--- INPUT ---
————
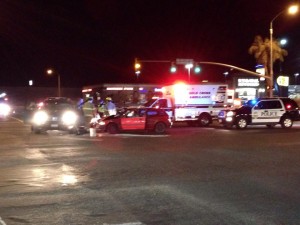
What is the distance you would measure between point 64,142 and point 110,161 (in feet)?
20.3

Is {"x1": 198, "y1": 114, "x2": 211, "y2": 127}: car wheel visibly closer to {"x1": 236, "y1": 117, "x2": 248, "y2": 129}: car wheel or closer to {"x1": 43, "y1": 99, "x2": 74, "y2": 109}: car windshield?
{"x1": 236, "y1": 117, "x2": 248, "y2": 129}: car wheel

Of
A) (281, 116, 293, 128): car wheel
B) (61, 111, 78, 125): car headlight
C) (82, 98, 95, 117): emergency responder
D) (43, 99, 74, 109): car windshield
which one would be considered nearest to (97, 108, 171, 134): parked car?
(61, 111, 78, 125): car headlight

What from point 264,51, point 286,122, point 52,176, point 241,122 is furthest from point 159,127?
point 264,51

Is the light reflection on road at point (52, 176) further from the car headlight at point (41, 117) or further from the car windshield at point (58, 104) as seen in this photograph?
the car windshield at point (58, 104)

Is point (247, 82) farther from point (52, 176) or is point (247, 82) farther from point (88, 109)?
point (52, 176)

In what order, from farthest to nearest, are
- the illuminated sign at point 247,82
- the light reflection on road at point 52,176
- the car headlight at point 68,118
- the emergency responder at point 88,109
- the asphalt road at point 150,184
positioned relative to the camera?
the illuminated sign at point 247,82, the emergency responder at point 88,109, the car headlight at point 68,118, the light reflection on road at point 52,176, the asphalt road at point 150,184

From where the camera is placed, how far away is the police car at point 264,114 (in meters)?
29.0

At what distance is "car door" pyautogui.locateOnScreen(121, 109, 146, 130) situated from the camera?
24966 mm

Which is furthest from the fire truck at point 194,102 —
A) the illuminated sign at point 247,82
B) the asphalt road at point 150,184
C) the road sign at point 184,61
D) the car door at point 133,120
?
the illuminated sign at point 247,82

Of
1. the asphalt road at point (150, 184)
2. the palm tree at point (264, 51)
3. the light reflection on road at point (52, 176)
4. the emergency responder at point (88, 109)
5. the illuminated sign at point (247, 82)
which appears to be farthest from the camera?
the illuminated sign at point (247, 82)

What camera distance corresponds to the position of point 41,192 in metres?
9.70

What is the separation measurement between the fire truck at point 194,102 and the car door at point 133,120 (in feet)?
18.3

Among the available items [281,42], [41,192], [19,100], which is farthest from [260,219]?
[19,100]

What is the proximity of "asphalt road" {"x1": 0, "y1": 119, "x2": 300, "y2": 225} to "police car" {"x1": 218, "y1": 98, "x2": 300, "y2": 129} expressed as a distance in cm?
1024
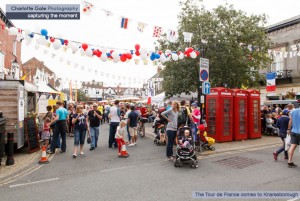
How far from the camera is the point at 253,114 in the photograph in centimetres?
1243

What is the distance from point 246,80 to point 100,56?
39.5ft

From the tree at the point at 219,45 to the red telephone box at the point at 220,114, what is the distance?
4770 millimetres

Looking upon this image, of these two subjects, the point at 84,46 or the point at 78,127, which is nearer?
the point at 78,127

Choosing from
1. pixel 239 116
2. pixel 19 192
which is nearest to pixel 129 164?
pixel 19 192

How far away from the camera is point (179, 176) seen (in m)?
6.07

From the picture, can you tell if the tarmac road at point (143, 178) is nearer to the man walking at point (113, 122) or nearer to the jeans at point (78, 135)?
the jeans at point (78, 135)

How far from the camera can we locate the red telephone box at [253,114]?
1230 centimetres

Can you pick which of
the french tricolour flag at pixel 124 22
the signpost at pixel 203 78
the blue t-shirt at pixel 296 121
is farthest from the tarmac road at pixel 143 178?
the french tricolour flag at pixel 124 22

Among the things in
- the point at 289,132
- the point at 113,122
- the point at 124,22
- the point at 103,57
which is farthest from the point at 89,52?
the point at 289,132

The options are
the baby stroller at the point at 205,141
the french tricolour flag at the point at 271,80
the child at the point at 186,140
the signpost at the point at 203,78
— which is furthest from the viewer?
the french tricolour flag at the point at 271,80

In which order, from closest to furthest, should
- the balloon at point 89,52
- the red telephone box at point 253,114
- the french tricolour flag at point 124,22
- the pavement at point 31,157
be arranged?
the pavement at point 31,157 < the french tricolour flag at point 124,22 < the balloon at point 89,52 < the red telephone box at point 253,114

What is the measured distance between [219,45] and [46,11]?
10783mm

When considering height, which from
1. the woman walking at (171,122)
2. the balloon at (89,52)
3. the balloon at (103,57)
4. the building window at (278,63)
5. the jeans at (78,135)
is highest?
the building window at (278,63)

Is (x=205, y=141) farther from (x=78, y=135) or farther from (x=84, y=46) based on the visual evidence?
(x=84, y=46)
————
--- EXERCISE REQUIREMENTS ---
Copy out every line in the rows above that contains the word "seen", matching its case exactly.

--- TASK ANSWER ---
Is the light reflection on road at point (52, 176) further from the car headlight at point (41, 117) or further from the car windshield at point (58, 104) as seen in this photograph?
How far away from the camera is point (179, 176) seen (in m)?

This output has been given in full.